7. 30-minute full-body skipping workout with Krissy Cela
Krissy designed this skipping workout exclusively for WH, switching between bodyweight exercises and skipping for the ultimate sweaty HIIT workout at home.
8. 30-minute full body HIIT skipping workout
Heather Robertson is one of YouTube’s most beloved trainers (1.3m subscribers, say what!) and her skipping workout is one not to be missed. Good to note that you’ll also need dumbbells for this full-body session.
9. 45-minute glutes and jump rope workout
Have three-quarters of an hour to spare? Sydney’s glute and skipping workout will build lower body muscle and improve your muscular endurance, too. This means you’ll sculpt and tone your lower body while also getting stronger too. We love.

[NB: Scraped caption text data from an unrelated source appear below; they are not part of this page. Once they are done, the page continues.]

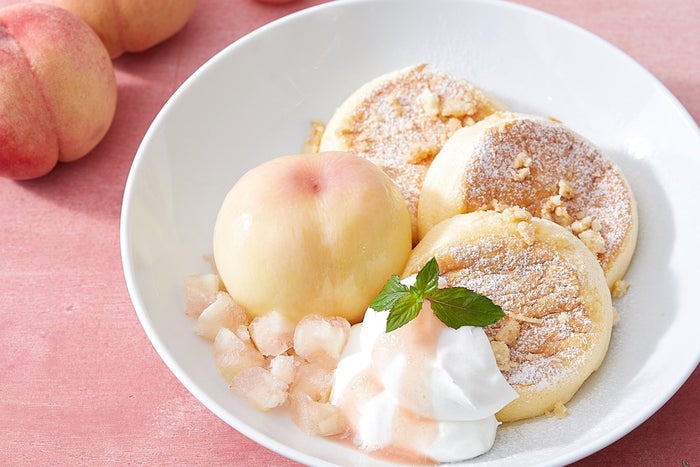 フリッパーズ 奇跡のパンケーキ 甘熟白桃 桃を1個まるごと使用 芳醇な桃づくしの一皿 女子旅プレス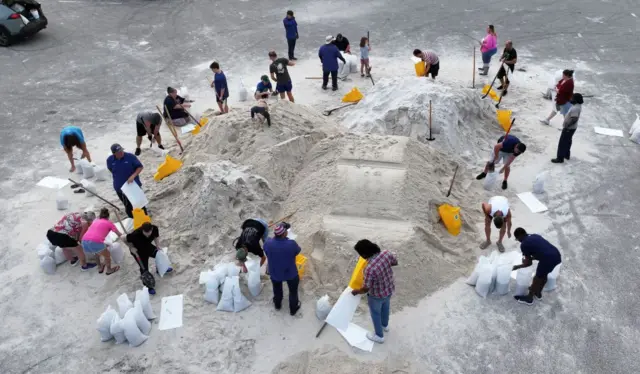 En Florida están repartiendo bolsas de arena para que los vecinos puedan proteger sus casas de las inundaciones.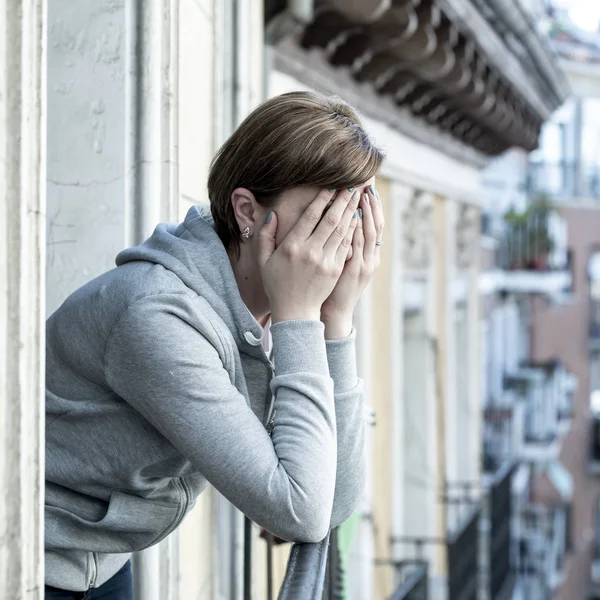 Ελκυστική Δυσαρεστημένοι Καυκάσιος Γυναίκα Που Πάσχουν Από Κατάθλιψη Νιώθοντας Απελπισμένη — Φωτογραφία Αρχείου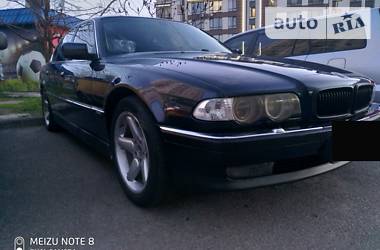 Седан BMW 7 Series 2000 в Києві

10. 50-minute jump rope HIIT workout
A challenging workout (and not one we’d recommend for beginners), this workout cycles through 19 exercises, three times over. You’ll work for 30 seconds with 15 seconds rest each time. Sweatin’ hell.
11. 60-minute skipping workout
One of the hardest skipping workouts we’ve seen, you’ll switch between 60-seconds of bodyweight exercise and 60-seconds of skipping. Hard? You betcha. If you can’t complete the entire workout, no stress. Do as much as you can and take rests as needed.